TEXT TO READ:
Monika Starosta
- Country (sports): Poland
- Born: 21 December 1972 (age 52)
- Prize money: $24,550

Singles
- Highest ranking: No. 362 (18 October 1993)

Doubles
- Highest ranking: No. 311 (8 August 1994)

= Monika Starosta =

Polish tennis player

Monika Starosta (born 21 December 1972) is a former professional tennis player from Poland.

Starosta competed on the ITF circuit in the 1990s and reached a best singles ranking of 362 in the world.

During her career she appeared in one Fed Cup tie for Poland, against Belarus in 1997.

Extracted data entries

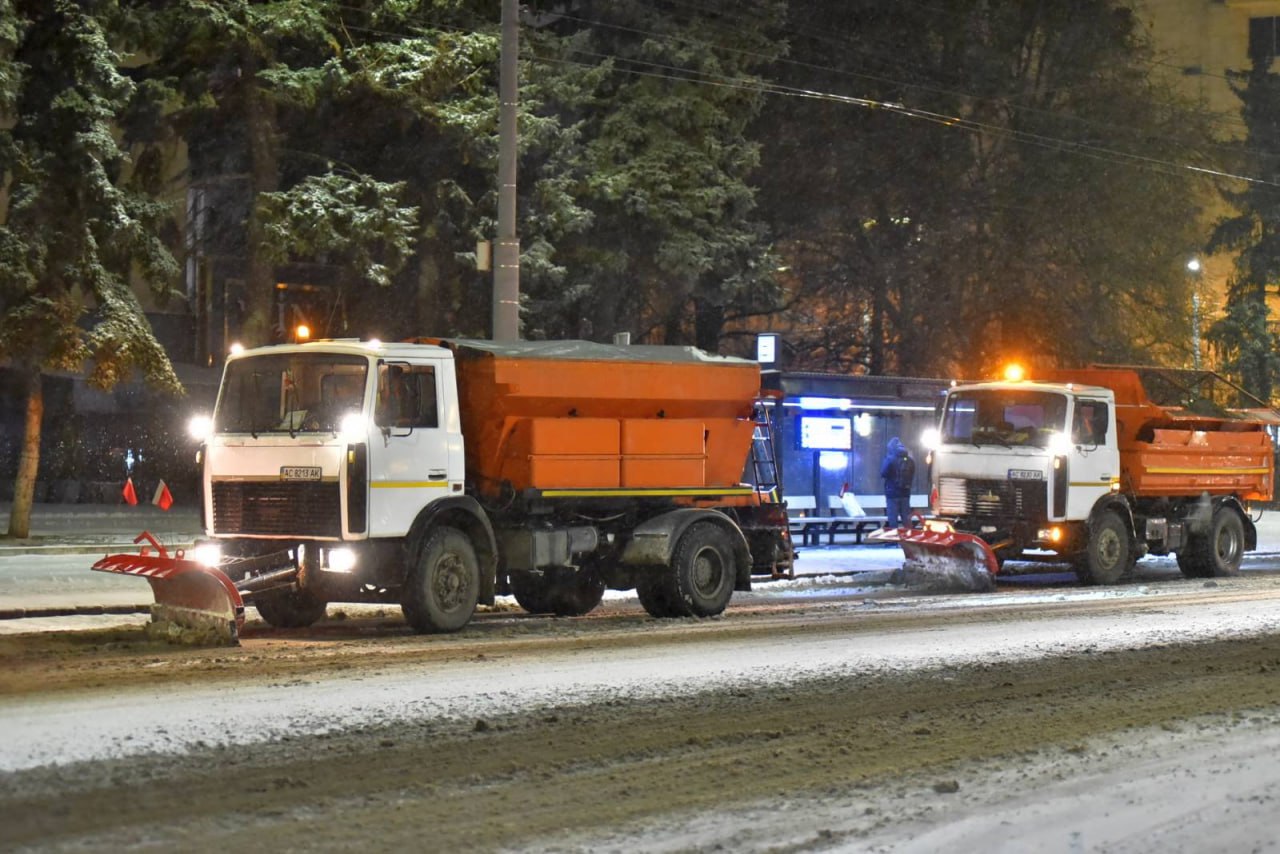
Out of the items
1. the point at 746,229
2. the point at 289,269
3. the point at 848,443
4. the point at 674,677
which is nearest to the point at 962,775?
the point at 674,677

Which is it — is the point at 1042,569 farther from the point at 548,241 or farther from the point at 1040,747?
the point at 1040,747

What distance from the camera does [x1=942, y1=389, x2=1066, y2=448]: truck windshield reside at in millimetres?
23094

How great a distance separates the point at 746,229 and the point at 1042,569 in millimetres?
12062

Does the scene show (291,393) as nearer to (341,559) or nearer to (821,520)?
(341,559)

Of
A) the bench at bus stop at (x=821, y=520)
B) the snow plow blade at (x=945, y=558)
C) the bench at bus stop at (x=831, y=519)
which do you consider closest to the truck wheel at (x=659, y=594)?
the snow plow blade at (x=945, y=558)

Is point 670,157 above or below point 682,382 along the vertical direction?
above

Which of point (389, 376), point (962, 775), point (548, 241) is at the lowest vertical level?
point (962, 775)

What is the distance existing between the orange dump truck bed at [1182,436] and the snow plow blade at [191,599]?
570 inches

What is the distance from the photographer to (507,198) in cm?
2222

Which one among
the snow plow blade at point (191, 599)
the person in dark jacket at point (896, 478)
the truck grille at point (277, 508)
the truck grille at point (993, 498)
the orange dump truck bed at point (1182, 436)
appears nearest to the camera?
the snow plow blade at point (191, 599)

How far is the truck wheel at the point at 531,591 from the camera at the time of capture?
1764 cm

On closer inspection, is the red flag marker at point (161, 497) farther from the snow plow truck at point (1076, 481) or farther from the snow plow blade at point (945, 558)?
the snow plow truck at point (1076, 481)

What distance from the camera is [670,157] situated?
3447 cm

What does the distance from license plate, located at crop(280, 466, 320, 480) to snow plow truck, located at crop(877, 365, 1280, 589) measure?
997 cm
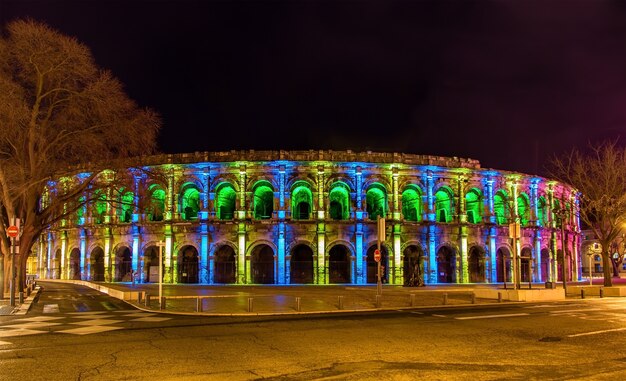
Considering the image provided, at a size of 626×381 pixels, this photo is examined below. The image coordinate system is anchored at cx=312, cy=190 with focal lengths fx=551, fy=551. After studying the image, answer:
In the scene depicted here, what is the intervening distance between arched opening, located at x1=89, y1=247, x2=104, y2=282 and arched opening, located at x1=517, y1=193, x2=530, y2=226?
40.2 meters

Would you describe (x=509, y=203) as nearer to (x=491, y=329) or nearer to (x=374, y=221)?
(x=374, y=221)

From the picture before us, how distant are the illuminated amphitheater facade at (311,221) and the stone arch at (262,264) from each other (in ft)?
0.33

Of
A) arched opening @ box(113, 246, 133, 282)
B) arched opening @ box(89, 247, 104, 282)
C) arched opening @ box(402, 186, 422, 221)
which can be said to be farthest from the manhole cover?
arched opening @ box(89, 247, 104, 282)

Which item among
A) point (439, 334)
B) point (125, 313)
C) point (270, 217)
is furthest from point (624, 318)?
point (270, 217)

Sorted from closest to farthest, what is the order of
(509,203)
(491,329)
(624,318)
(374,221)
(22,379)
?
(22,379)
(491,329)
(624,318)
(374,221)
(509,203)

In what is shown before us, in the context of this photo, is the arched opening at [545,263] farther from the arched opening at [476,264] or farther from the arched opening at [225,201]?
the arched opening at [225,201]

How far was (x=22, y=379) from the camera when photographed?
8414mm

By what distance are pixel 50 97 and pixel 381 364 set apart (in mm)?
22943

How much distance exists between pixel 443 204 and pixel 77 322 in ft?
131

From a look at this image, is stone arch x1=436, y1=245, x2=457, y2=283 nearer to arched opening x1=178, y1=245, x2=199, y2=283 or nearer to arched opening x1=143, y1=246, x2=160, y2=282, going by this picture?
arched opening x1=178, y1=245, x2=199, y2=283

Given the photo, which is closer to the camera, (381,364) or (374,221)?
(381,364)

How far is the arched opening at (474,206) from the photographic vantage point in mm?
50438

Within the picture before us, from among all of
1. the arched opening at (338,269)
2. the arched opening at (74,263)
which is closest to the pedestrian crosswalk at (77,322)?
the arched opening at (338,269)

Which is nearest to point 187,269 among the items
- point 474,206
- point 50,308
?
point 50,308
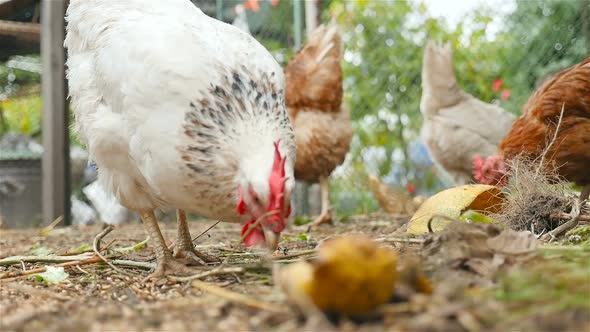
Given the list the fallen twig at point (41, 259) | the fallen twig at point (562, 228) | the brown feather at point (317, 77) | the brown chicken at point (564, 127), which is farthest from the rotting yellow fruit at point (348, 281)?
the brown feather at point (317, 77)

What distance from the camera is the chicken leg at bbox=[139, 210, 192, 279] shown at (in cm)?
239

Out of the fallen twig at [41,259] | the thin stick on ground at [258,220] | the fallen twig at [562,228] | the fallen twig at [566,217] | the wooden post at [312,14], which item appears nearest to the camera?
the thin stick on ground at [258,220]

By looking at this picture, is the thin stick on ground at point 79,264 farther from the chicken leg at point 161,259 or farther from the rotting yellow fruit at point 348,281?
the rotting yellow fruit at point 348,281

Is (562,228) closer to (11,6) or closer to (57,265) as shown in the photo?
(57,265)

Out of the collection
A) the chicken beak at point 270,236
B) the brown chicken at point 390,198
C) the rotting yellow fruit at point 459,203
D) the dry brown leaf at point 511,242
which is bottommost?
the brown chicken at point 390,198

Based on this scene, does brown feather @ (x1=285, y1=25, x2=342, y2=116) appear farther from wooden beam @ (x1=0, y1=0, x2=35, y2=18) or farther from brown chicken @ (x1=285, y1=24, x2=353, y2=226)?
wooden beam @ (x1=0, y1=0, x2=35, y2=18)

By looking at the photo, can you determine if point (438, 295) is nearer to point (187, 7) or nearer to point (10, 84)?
point (187, 7)

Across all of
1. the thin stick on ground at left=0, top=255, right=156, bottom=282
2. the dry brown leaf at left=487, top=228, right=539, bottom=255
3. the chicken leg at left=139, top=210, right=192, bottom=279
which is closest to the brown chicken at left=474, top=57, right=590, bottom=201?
the dry brown leaf at left=487, top=228, right=539, bottom=255

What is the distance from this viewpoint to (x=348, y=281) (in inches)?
48.2

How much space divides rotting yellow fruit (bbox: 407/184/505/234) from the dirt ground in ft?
1.56

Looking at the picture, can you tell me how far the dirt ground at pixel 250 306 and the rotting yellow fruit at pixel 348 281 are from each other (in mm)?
41

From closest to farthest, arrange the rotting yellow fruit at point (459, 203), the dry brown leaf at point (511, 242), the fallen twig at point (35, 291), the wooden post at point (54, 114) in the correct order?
the dry brown leaf at point (511, 242) < the fallen twig at point (35, 291) < the rotting yellow fruit at point (459, 203) < the wooden post at point (54, 114)

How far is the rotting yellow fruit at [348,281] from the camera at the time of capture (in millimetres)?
1235

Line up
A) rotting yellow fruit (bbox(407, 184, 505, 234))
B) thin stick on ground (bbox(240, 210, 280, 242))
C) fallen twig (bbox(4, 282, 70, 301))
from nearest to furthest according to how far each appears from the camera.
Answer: thin stick on ground (bbox(240, 210, 280, 242)) → fallen twig (bbox(4, 282, 70, 301)) → rotting yellow fruit (bbox(407, 184, 505, 234))
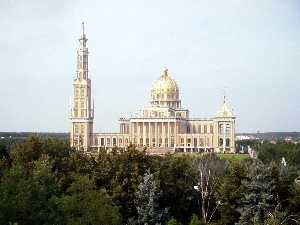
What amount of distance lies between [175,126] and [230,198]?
7922 centimetres

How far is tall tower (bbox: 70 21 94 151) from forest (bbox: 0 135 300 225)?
71743 millimetres

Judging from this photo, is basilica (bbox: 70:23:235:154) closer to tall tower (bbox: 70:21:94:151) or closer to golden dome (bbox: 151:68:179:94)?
tall tower (bbox: 70:21:94:151)

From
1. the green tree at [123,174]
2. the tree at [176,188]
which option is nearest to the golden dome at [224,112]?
the tree at [176,188]

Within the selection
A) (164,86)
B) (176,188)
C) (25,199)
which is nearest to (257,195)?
(176,188)

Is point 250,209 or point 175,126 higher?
point 175,126

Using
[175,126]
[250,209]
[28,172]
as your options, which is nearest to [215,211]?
[250,209]

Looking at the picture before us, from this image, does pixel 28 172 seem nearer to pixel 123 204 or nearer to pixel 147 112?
pixel 123 204

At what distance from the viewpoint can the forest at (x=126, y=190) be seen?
27297 millimetres

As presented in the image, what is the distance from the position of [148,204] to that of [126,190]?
2.90 meters

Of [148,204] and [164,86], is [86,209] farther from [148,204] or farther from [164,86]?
[164,86]

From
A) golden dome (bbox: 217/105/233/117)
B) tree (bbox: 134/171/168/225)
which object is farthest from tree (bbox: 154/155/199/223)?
golden dome (bbox: 217/105/233/117)

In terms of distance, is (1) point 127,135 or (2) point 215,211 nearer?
(2) point 215,211

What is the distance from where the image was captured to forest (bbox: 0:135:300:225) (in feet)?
89.6

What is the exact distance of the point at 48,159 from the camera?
37.8m
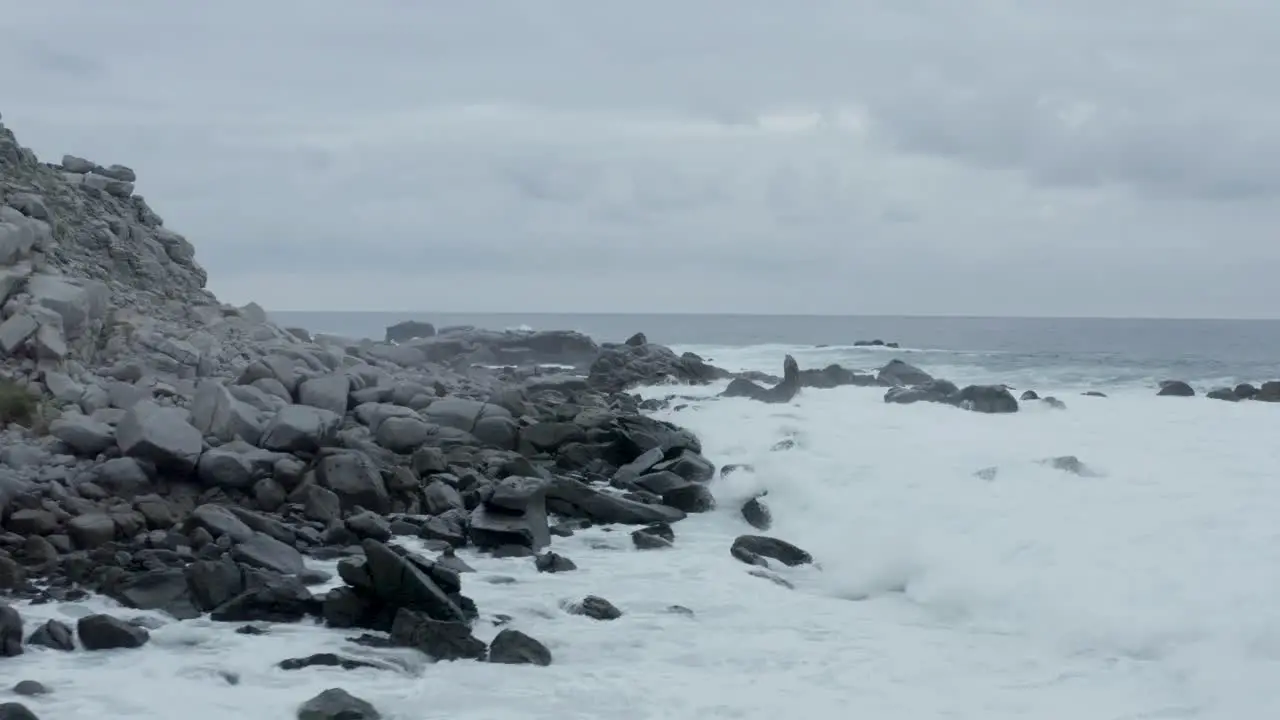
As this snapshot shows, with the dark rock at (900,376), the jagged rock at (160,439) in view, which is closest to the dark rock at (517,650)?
the jagged rock at (160,439)

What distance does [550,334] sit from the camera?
142 ft

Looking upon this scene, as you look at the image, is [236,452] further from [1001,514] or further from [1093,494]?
[1093,494]

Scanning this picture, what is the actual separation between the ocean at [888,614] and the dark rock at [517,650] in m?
0.13

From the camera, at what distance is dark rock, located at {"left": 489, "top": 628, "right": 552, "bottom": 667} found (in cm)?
952

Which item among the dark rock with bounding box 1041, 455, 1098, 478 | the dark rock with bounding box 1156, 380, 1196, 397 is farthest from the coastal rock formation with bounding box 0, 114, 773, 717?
the dark rock with bounding box 1156, 380, 1196, 397

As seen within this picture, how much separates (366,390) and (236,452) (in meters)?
4.41

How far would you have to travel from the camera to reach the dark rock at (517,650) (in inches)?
→ 375

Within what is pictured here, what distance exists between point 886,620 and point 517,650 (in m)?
3.75

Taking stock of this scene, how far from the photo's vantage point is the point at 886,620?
11.5 m

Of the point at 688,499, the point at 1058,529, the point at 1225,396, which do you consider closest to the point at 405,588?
the point at 688,499

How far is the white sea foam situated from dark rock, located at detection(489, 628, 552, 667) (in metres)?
0.12

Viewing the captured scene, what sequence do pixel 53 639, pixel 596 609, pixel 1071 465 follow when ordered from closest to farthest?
pixel 53 639 < pixel 596 609 < pixel 1071 465

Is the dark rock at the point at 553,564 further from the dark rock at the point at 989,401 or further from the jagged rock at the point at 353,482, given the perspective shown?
the dark rock at the point at 989,401

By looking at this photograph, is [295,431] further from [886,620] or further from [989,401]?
[989,401]
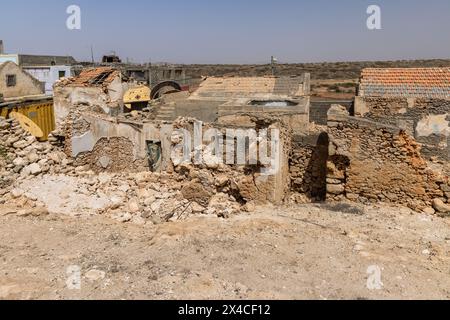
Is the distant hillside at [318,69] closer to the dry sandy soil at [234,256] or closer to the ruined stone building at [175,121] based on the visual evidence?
the ruined stone building at [175,121]

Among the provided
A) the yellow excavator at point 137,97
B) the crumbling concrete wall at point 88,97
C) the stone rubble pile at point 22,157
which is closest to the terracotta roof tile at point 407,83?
the yellow excavator at point 137,97

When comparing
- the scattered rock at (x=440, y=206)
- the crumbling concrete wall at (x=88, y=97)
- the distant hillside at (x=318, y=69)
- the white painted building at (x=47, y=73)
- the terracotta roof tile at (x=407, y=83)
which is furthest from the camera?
the distant hillside at (x=318, y=69)

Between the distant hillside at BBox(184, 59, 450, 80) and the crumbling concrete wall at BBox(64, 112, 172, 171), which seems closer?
the crumbling concrete wall at BBox(64, 112, 172, 171)

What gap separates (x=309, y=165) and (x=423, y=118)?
5568 millimetres

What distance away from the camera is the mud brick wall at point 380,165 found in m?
8.51

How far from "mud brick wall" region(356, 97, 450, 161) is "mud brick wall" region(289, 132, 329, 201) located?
4.37m

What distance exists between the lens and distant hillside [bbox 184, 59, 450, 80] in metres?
53.0

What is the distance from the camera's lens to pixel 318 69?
59.2 m

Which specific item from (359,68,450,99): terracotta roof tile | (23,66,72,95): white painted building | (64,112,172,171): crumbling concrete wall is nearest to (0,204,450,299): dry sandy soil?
(64,112,172,171): crumbling concrete wall

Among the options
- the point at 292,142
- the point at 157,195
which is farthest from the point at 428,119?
the point at 157,195

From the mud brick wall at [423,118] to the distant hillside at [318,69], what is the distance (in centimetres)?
3784

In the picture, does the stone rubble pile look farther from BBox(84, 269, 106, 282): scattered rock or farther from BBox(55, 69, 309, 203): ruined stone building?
BBox(84, 269, 106, 282): scattered rock

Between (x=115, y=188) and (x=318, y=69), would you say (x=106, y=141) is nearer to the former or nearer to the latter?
(x=115, y=188)
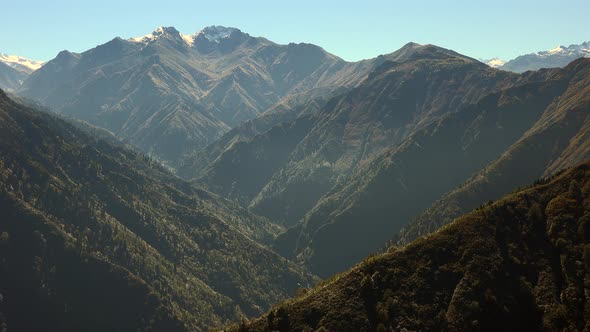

TASKS AND EXERCISES:
a) List each distinct full date, giving day, month and year, that appears in the profile of Monika Starosta.
b) Extract the passage of the profile of Monika Starosta from "- Prize money: $24,550" up to and including "player from Poland.".
Rely only on the profile of Monika Starosta.

TASK RESULTS:
a)
21 December 1972
18 October 1993
8 August 1994

b)
- Prize money: $24,550

Singles
- Highest ranking: No. 362 (18 October 1993)

Doubles
- Highest ranking: No. 311 (8 August 1994)

= Monika Starosta =

Polish tennis player

Monika Starosta (born 21 December 1972) is a former professional tennis player from Poland.